Dataset items
+--

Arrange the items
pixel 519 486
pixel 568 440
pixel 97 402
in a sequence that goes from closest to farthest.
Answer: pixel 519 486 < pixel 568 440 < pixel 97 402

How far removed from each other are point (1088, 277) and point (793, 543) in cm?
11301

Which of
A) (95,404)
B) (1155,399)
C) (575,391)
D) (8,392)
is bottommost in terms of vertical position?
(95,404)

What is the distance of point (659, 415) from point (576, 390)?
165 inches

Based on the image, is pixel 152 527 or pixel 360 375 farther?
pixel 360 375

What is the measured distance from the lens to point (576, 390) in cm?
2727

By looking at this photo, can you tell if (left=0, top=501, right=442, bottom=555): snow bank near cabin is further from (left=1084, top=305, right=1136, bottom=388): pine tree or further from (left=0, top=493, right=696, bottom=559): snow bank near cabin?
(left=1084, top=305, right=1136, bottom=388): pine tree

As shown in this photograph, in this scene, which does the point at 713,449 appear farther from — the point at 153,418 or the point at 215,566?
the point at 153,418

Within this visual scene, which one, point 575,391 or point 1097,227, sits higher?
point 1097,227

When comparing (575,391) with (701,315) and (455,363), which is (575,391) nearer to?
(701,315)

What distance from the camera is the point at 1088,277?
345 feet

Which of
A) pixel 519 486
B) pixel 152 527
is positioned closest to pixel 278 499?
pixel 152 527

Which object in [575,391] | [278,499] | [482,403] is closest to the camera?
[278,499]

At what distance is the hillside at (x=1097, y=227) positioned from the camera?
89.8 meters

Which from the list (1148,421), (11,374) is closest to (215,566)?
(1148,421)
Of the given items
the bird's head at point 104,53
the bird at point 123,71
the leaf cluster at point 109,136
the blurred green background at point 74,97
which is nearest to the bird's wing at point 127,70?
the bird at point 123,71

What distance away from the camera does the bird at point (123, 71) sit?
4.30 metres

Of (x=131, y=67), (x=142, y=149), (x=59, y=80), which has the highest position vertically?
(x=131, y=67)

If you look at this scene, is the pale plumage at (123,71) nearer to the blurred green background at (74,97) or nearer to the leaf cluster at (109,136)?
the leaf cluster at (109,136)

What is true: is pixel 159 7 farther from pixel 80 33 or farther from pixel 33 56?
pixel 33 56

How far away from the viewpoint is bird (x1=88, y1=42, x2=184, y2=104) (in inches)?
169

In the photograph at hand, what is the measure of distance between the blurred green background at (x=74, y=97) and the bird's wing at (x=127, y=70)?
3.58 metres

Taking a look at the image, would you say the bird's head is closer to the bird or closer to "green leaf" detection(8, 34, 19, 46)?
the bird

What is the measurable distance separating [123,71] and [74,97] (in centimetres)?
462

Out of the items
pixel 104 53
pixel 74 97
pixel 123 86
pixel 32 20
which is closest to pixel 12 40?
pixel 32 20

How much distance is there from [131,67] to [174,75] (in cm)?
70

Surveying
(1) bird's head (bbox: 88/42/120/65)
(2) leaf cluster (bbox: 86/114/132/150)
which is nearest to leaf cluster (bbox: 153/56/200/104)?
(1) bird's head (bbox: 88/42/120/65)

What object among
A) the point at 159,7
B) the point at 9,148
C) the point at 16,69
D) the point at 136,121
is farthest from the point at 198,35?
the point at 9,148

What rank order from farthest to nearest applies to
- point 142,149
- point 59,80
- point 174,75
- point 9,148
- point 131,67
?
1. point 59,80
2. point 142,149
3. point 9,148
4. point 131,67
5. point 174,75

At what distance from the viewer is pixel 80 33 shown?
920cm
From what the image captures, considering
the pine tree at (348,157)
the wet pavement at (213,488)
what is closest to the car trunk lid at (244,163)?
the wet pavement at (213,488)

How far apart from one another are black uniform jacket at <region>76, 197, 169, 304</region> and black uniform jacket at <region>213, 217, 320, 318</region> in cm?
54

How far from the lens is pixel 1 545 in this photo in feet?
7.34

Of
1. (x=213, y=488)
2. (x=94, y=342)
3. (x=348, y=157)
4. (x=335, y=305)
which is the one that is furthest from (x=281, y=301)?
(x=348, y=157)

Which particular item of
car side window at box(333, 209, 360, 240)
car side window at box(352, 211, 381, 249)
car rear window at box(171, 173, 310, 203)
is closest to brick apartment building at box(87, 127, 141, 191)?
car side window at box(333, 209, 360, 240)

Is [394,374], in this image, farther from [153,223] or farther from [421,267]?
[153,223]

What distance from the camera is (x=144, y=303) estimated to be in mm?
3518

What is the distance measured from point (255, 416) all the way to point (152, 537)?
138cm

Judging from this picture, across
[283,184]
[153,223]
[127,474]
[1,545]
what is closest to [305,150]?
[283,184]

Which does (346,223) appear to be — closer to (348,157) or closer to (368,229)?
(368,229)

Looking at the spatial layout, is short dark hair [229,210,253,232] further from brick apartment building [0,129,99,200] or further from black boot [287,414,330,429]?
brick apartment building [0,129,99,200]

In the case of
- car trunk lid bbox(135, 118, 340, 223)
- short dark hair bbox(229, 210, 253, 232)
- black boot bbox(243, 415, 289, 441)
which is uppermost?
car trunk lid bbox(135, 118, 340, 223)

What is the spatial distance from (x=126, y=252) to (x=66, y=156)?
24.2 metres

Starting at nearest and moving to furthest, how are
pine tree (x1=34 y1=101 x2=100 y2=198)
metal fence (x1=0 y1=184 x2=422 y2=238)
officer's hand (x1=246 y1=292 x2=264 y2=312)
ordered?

+--

● **Given task**
Copy all of the material above verbatim, reproducing every line in its original order without alteration.

● **Output for this task**
Arrange the items
pixel 519 486
pixel 568 440
pixel 97 402
in a sequence that goes from closest to farthest.
Answer: pixel 519 486 < pixel 568 440 < pixel 97 402

How far removed from each other are point (1088, 277) and point (793, 543) in cm?
11301

Which of
A) (95,404)
B) (1155,399)
C) (575,391)
D) (8,392)
is bottommost in terms of vertical position?
(95,404)

What is the distance of point (659, 415) from point (576, 390)?
165 inches

Based on the image, is pixel 152 527 or pixel 360 375 farther?
pixel 360 375

What is the measured distance from the lens to point (576, 390) in cm?
2727

By looking at this photo, can you tell if (left=0, top=501, right=442, bottom=555): snow bank near cabin is further from (left=1084, top=305, right=1136, bottom=388): pine tree or further from (left=0, top=493, right=696, bottom=559): snow bank near cabin?
(left=1084, top=305, right=1136, bottom=388): pine tree

As shown in this photograph, in this scene, which does the point at 713,449 appear farther from — the point at 153,418 or the point at 215,566?
the point at 153,418

Within this visual scene, which one, point 575,391 or point 1097,227, sits higher?
point 1097,227

When comparing (575,391) with (701,315) and (455,363), which is (575,391) nearer to?
(701,315)

What distance from the camera is the point at 1088,277?
345 feet

Which of
A) pixel 519 486
B) pixel 152 527
is positioned closest to pixel 278 499?
pixel 152 527

Which object in [575,391] | [278,499] | [482,403] is closest to the camera?
[278,499]

At what distance is the hillside at (x=1097, y=227) positioned from the camera?
89.8 meters

Which from the list (1148,421), (11,374) is closest to (215,566)?
(1148,421)
Of the given items
the bird's head at point 104,53
the bird at point 123,71
the leaf cluster at point 109,136
the blurred green background at point 74,97
which is nearest to the bird's wing at point 127,70?
the bird at point 123,71

What distance away from the camera does the bird at point (123, 71) sit?
4.30 metres

Of (x=131, y=67), (x=142, y=149), (x=59, y=80), which has the highest position vertically?
(x=131, y=67)

If you look at this scene, is the pale plumage at (123,71) nearer to the blurred green background at (74,97) or nearer to the leaf cluster at (109,136)?
the leaf cluster at (109,136)

What is true: is pixel 159 7 farther from pixel 80 33 or farther from pixel 33 56?
pixel 33 56

How far away from the viewpoint is bird (x1=88, y1=42, x2=184, y2=104) (in inches)?
169

In the photograph at hand, what is the measure of distance between the blurred green background at (x=74, y=97) and the bird's wing at (x=127, y=70)?
3.58 metres

Taking a look at the image, would you say the bird's head is closer to the bird or closer to "green leaf" detection(8, 34, 19, 46)?
the bird

What is the measurable distance separating [123,71] and [74,97] (in centimetres)?
462

Out of the items
pixel 104 53
pixel 74 97
pixel 123 86
pixel 32 20
which is closest to pixel 12 40?
pixel 32 20

How much distance is there from [131,67] to [174,75] (in cm)?
70

Surveying
(1) bird's head (bbox: 88/42/120/65)
(2) leaf cluster (bbox: 86/114/132/150)
which is nearest to leaf cluster (bbox: 153/56/200/104)?
(1) bird's head (bbox: 88/42/120/65)

What object among
A) the point at 159,7
B) the point at 9,148
C) the point at 16,69
D) the point at 136,121
is farthest from the point at 198,35?
the point at 9,148

What rank order from farthest to nearest applies to
- point 142,149
- point 59,80
- point 174,75
- point 9,148
- point 131,67
?
1. point 59,80
2. point 142,149
3. point 9,148
4. point 131,67
5. point 174,75

At what distance from the viewer is pixel 80 33 shown?
920cm
From what the image captures, considering
the pine tree at (348,157)
the wet pavement at (213,488)
what is closest to the car trunk lid at (244,163)?
the wet pavement at (213,488)

How far apart from one another are black uniform jacket at <region>76, 197, 169, 304</region> and black uniform jacket at <region>213, 217, 320, 318</region> in cm?
54

How far from the lens is pixel 1 545 in this photo in feet?
7.34

Of
1. (x=213, y=488)
2. (x=94, y=342)
3. (x=348, y=157)
4. (x=335, y=305)
which is the one that is furthest from (x=281, y=301)?
(x=348, y=157)

Which particular item of
car side window at box(333, 209, 360, 240)
car side window at box(352, 211, 381, 249)
car rear window at box(171, 173, 310, 203)
is closest to brick apartment building at box(87, 127, 141, 191)?
car side window at box(333, 209, 360, 240)

Is [394,374], in this image, farther from [153,223] or farther from [421,267]?
[153,223]

What distance from the camera is (x=144, y=303) estimated to be in mm?
3518

What is the distance measured from point (255, 416) all the way to point (152, 537)?
138cm

Judging from this picture, across
[283,184]
[153,223]
[127,474]
[1,545]
what is closest to [305,150]?
[283,184]

Which does (346,223) appear to be — closer to (348,157) or closer to (368,229)?
(368,229)

Looking at the spatial layout, is short dark hair [229,210,253,232] further from brick apartment building [0,129,99,200] or further from black boot [287,414,330,429]?
brick apartment building [0,129,99,200]

In the case of
- car trunk lid bbox(135, 118, 340, 223)
- short dark hair bbox(229, 210, 253, 232)
- black boot bbox(243, 415, 289, 441)
which is uppermost?
car trunk lid bbox(135, 118, 340, 223)

What is the spatial distance from (x=126, y=252) to (x=66, y=156)?
24.2 metres

Starting at nearest and moving to furthest, how are
pine tree (x1=34 y1=101 x2=100 y2=198)
metal fence (x1=0 y1=184 x2=422 y2=238)
officer's hand (x1=246 y1=292 x2=264 y2=312)
ordered?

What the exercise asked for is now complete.